Armed robbery in Gaza - Israel, US, UK carve up the spoils of Palestine's stolen gas - The Ecologist

Nafeez Ahmed

24th July 2014

It is clear that without an overall military operation to uproot Hamas control of Gaza, no drilling work can take place without the consent of the radical Islamic movement.

"Israel's current offensive in the Gaza Strip is by no means an energy war", writes Allison Good in The National Interest in a response to my Ecologist / Guardian article exposing the role of natural gas in Israel's invasion of Gaza.

This "has not stopped conspiracy theorists from alleging that the IDF's Operation Protective Edge aims to assert control over Palestinians gas and avert an Israeli energy crisis."

Describing me as a "self-proclaimed" international security journalist engaging in "shoddy logic, evidence and language", Good - who works as a contractor for Noble Energy, the Texas-based oil major producing gas from Israel's reserves in the Mediterranean Sea - claims that:

"Israel is nowhere close to experiencing an energy crisis and has no urgent or near-future need for the natural gas located offshore Gaza. While Israel gains nothing for its energy industry by hitting Gaza, it stands to lose significantly more."

Stored data:
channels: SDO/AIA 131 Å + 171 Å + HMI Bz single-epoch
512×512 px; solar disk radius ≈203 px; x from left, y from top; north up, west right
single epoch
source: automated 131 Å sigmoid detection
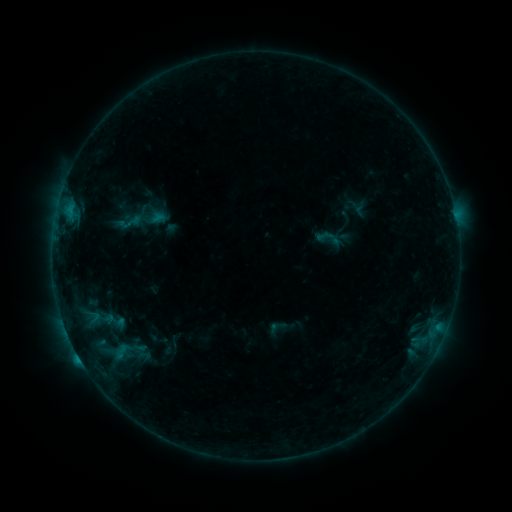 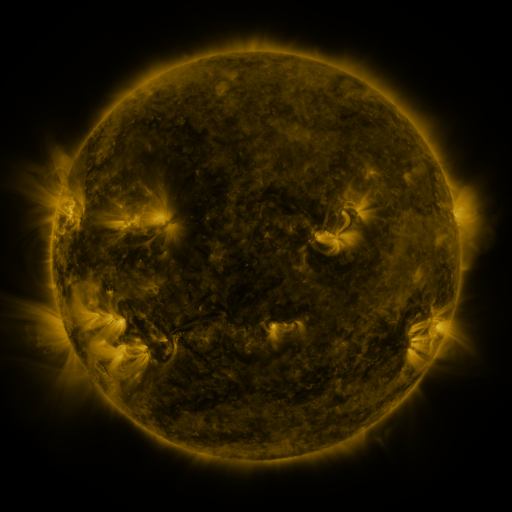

Challenge:
In the article on Gaza's natural gas, which company is Allison Good said to work for as a contractor?

Complete output:
Noble Energy, the Texas-based oil major producing gas from Israel's reserves in the Mediterranean Sea.